▸ **GOALS**:
A – Answer these questions using the memoir text, one line each:
(i) Which school did the writer attend between the ages of 7 and 13?
(ii) On November 1st, what took the place of the cold bath?
(iii) How old was the writer when the writer's father died?
B – In the memoir text, rewrite the part that opens with the words "At age 13, whilst" and closes with "of him today.", changing "best friend" to "closest friend".

======== DOCUMENT TEXT

I was born in 1967, the youngest of seven children of my parents Dennis and Ann Earley. We have always been a close and loving family. Between 4 and 7, I was educated at my local primary school, and between 7 and 13 I went to Howsham Hall School near York. Typical school days included getting up at 7am, followed by a 2 mile run and a cold bath immediately after, literally run with cold water only (except Nov 1st, All Saints Day, when the cold bath was replaced by a swim across the River Derwent). Discipline was tough, with liberal use of the cane for talking in the dormitory or any other relatively minor offence. But the School toughened us up, and in 25 years of Cross Country competition we were unbeaten, as well as being one of the North's top performing rugby schools. I was the School Cross Country captain, as well as triple colour for Rugby, Cricket and Cross Country, one of only a dozen boys to achieve all three. I also received separate supplementary colours for outstanding Rugby tackling, and I was also Northern Schools Cross Country champion for two consecutive years. Any form of illness at the school was very infrequent and school meals were healthy but pretty basic: more in keeping with food at a military camp in the 1940s desert. The headmaster had been a naval officer in the Second World War, and he brought that level of discipline to the School. I mention these things because, looking back, the toughness and the stamina that Howsham Hall instilled in me from a very early age has been a key bedrock that has enabled me to deal with the astonishing tests and difficulties that I have faced since age 21.
At age 13, whilst in my final months at Howsham, my father died. Although I had spent half my short life at boarding school, I still missed him very much. Four years later, my best friend was killed in a car crash when we were both only 17. I was utterly heartbroken to lose such a close friend so young and so unexpectedly. I still think of him today.

================
======== RAW DATA

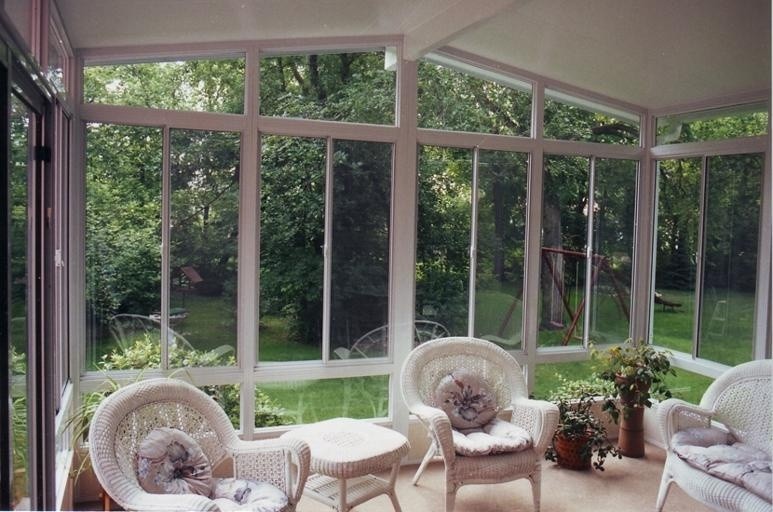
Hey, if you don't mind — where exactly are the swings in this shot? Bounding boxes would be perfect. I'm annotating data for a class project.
[548,251,585,340]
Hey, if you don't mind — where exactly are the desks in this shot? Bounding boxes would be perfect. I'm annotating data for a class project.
[279,417,411,512]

================

▸ **EXERCISE ANSWERS**:
A –
(i) Howsham Hall School near York
(ii) A swim across the River Derwent
(iii) 13

B –
At age 13, whilst in my final months at Howsham, my father died. Although I had spent half my short life at boarding school, I still missed him very much. Four years later, my closest friend was killed in a car crash when we were both only 17. I was utterly heartbroken to lose such a close friend so young and so unexpectedly. I still think of him today.